Let $a_1=2$, $a_2=8$, $a_n=4a_{n-1}-a_{n-2}$, $n=3,4,5,\ldots$. Prove: $$\sum_{n=1}^\infty \mathrm{arccot} (a_n^2)=\frac{\pi}{12} $$
My attempt: I have worked out $a_n=\frac{\left(2+\sqrt{3}\right)^n-\left(2-\sqrt{3}\right)^n}{\sqrt{3}}$, but I do not know how to do it afterwards. Can anyone give me some suggestions? Thank you.

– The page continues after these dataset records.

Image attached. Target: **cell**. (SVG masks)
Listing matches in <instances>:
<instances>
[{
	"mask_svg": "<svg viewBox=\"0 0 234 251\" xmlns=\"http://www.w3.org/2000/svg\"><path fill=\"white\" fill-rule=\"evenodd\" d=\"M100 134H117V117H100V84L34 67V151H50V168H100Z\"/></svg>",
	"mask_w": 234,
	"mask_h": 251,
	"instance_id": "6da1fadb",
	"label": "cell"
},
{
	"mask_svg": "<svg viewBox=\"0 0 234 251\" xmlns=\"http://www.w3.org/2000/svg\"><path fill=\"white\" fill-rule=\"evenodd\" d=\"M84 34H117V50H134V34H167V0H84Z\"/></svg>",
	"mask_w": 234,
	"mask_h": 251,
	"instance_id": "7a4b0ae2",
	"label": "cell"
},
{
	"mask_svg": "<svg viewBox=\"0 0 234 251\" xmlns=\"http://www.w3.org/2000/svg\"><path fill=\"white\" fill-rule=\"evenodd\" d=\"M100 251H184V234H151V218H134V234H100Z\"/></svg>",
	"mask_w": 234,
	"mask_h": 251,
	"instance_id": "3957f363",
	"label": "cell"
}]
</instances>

First we have $$a^2_{n}-a_{n+1}a_{n-1}=4$$ Proof: $$a_{n}(4a_{n-1})=a_{n-1}(4a_{n})$$ then we $$a_{n}(a_{n}+a_{n-2})=a_{n-1}(a_{n+1}+a_{n-1})$$ then $$a^2_{n}-a_{n+1}a_{n-1}=a^2_{n-1}-a_{n}a_{n-2}=\cdots=a^2_{2}-a_{3}a_{1}=4$$
so $$\cot^{-1}{a^2_{n}}=\cot^{-1}{\dfrac{a_{n}(4a_{n})}{4}}=\cot^{-1}{\dfrac{a_{n}(a_{n+1}+a_{n-1})}{a^2_{n}-a_{n+1}a_{n-1}}}=\cot^{-1}{\dfrac{a_{n+1}}{a_{n}}}-\cot^{-1}{\dfrac{a_{n}}{a_{n-1}}}$$ so $$\sum_{n=1}^{\infty}\cot^{-1}{a^2_{n}}=\cot^{-1}{(2+\sqrt{3})}=\dfrac{\pi}{12}$$ since $$\sum_{n=1}^{\infty}\cot^{-1}{a^2_{n}}=\cot^{-1}{a^2_{1}}+\lim_{N\to\infty}\sum_{n=2}^{N}\cot^{-1}{a^2_{n}}=\cot^{-1}{a^2_{1}}+\lim_{n\to\infty}\sum_{n=2}^{N}\left(\cot^{-1}{\dfrac{a_{n+1}}{a_{n}}}-\cot^{-1}{\dfrac{a_{n}}{a_{n-1}}}\right)$$ $$=\cot^{-1}{a^2_{1}}+\lim_{n\to\infty}\left(\cot^{-1}{\dfrac{a_{N+1}}{a_{N}}}-\cot^{-1}{\dfrac{a_{2}}{a_{1}}}\right)=\lim_{N\to\infty}\cot^{-1}{\dfrac{a_{N+1}}{a_{N}}}$$
let $a_{n+1}=4a_{n}-a_{n-1}$,we easy prove $$\lim_{n\to\infty}\dfrac{a_{n+1}}{a_{n}}=r>1$$is exst. so $$r^2=4r-1\Longrightarrow r=2+\sqrt{3}$$